Reading text:
━━━━━━━━━━━━━━━━━━━━

AP · Inference for the Difference in Two Population Means · 14 min read · Updated 2026-05-10

Inference for the Difference in Two Population Means — AP Statistics Study Guide

For: AP Statistics candidates sitting AP Statistics.

Covers: Conditions for two-sample t-inference, confidence intervals for the difference of two independent population means, two-sample t-hypothesis tests, pooled vs. unpooled variance, and distinguishing independent two-sample inference from matched pairs inference.

You should already know: Confidence intervals and hypothesis testing for a single population mean; properties of the t-distribution; basics of random sampling and experimental design.

A note on the practice questions: All worked questions in the "Practice Questions" section below are original problems written by us in the AP Statistics style for educational use. They are not reproductions of past College Board / Cambridge / IB papers and may differ in wording, numerical values, or context. Use them to practise the technique; cross-check with official mark schemes for grading conventions.

1. What Is Inference for the Difference in Two Population Means?

Inference for the difference in two population means (often called two-sample t-inference for means) is a set of statistical methods to compare the true mean values of a quantitative variable across two distinct populations. This topic makes up approximately 4-5% of the total AP Statistics exam score, as part of Unit 7 (Inference for Quantitative Data: Means), which accounts for 12-15% of total exam score. It appears regularly in both multiple-choice (MCQ) and free-response (FRQ) sections, and often forms the core of a 3-5 point FRQ question.

━━━━━━━━━━━━━━━━━━━━

Listed entries:
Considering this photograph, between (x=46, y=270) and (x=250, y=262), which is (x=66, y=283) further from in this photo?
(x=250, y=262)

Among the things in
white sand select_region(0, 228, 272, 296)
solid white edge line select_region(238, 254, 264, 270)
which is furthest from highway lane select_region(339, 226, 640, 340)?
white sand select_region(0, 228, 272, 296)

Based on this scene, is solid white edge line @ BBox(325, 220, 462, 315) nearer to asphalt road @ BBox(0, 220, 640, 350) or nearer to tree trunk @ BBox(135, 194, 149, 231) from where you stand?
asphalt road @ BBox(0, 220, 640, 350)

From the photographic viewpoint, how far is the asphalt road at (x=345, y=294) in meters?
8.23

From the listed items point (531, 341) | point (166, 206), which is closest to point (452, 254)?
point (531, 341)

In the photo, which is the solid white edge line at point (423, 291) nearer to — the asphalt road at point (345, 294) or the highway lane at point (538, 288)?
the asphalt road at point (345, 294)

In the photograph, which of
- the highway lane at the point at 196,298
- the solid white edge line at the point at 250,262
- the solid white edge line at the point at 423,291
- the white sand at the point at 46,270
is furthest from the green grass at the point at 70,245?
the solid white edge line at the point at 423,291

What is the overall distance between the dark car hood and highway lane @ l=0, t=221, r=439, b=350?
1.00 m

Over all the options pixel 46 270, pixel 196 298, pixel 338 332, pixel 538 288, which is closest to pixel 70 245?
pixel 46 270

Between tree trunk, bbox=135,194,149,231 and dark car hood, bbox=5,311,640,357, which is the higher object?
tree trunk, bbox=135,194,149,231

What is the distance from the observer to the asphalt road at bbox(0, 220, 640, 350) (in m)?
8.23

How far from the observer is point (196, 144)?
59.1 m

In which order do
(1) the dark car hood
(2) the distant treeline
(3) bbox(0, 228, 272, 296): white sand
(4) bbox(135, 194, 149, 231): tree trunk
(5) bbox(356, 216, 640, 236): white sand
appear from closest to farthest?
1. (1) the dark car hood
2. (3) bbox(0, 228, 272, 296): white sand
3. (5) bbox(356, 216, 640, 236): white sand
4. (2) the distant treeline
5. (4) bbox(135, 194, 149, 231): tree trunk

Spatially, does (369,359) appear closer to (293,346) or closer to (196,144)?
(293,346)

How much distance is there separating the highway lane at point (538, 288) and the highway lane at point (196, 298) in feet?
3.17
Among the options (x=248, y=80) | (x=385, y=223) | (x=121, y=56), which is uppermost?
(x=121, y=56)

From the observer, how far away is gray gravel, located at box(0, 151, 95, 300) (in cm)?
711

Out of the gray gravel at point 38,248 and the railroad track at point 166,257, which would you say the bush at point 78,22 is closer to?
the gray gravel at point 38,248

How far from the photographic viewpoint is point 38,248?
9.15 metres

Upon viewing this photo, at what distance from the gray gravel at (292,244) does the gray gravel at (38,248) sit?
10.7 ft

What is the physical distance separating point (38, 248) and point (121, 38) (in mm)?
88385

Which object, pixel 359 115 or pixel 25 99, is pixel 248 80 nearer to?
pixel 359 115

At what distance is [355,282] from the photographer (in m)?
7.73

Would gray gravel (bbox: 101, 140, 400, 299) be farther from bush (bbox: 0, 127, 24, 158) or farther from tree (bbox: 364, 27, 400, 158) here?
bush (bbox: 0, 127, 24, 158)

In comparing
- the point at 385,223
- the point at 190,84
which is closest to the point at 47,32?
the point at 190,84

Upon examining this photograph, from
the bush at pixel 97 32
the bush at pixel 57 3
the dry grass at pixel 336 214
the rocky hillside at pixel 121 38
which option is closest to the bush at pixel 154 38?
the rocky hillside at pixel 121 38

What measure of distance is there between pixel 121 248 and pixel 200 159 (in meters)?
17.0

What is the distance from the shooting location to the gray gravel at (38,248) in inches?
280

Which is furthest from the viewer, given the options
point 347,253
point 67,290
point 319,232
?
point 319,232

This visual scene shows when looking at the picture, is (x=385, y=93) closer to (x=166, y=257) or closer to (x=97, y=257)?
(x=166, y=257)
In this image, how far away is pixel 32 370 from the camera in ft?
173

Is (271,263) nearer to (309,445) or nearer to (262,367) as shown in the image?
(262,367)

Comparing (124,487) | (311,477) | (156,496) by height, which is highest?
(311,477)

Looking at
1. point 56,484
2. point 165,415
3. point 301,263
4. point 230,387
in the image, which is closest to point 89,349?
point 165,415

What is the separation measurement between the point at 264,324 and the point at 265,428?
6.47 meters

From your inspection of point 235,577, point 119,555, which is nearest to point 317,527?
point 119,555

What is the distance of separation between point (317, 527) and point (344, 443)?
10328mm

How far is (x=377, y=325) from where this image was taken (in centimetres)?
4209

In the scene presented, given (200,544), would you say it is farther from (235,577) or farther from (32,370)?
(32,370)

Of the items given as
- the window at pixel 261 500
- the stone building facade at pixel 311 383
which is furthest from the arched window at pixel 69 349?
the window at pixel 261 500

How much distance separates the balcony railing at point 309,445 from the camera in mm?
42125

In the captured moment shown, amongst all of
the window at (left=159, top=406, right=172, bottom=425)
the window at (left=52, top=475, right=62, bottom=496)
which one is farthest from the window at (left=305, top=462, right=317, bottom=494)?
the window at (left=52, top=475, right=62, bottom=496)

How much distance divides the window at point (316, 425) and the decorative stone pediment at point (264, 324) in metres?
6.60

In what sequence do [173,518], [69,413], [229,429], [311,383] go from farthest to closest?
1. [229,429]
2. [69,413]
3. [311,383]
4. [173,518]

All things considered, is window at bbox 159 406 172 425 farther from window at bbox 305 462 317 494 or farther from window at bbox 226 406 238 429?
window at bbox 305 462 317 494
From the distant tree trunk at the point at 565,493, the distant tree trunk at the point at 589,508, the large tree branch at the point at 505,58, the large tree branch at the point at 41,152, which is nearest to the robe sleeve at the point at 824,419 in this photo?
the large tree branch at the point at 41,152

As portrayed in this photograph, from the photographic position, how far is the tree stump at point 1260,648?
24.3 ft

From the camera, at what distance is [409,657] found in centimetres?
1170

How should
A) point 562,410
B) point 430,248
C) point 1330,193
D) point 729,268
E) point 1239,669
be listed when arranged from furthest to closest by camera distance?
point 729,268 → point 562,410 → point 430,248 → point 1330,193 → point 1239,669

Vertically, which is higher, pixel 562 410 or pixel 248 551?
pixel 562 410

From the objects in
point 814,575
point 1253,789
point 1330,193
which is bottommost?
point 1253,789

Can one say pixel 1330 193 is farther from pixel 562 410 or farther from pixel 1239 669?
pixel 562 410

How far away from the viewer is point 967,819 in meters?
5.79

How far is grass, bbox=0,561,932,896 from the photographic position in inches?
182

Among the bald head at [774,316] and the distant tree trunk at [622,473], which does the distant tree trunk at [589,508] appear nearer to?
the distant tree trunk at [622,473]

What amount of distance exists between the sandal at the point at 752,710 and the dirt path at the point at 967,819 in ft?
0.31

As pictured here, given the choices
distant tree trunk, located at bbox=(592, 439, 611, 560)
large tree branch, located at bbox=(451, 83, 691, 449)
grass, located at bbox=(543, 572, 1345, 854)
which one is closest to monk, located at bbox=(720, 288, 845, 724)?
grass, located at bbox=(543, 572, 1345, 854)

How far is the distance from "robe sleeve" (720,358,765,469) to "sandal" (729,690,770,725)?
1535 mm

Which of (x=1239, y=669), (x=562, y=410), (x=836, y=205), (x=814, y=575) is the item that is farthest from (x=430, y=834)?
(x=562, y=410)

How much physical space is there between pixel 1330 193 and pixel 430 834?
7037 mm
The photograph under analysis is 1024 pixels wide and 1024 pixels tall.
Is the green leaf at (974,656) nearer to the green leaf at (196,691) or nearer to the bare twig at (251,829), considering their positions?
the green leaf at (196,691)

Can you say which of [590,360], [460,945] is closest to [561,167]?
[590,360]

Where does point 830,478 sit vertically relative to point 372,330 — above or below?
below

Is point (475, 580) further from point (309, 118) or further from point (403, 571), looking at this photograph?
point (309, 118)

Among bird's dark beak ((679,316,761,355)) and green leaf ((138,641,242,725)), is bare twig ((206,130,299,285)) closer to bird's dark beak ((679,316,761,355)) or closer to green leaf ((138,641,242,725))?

━━━━━━━━━━━━━━━━━━━━

Task set:
- 1) In the study guide, why should readers check official mark schemes for grading conventions when using the practice questions?
- 2) Duplicate the part of the study guide from "You should already" up to and including "for grading conventions.".

Your responses:
- 1) The practice questions are original problems written in the AP Statistics style. They are not reproductions of past College Board, Cambridge, or IB papers, and they may differ in wording, numerical values, or context.

- 2)
You should already know: Confidence intervals and hypothesis testing for a single population mean; properties of the t-distribution; basics of random sampling and experimental design.

A note on the practice questions: All worked questions in the "Practice Questions" section below are original problems written by us in the AP Statistics style for educational use. They are not reproductions of past College Board / Cambridge / IB papers and may differ in wording, numerical values, or context. Use them to practise the technique; cross-check with official mark schemes for grading conventions.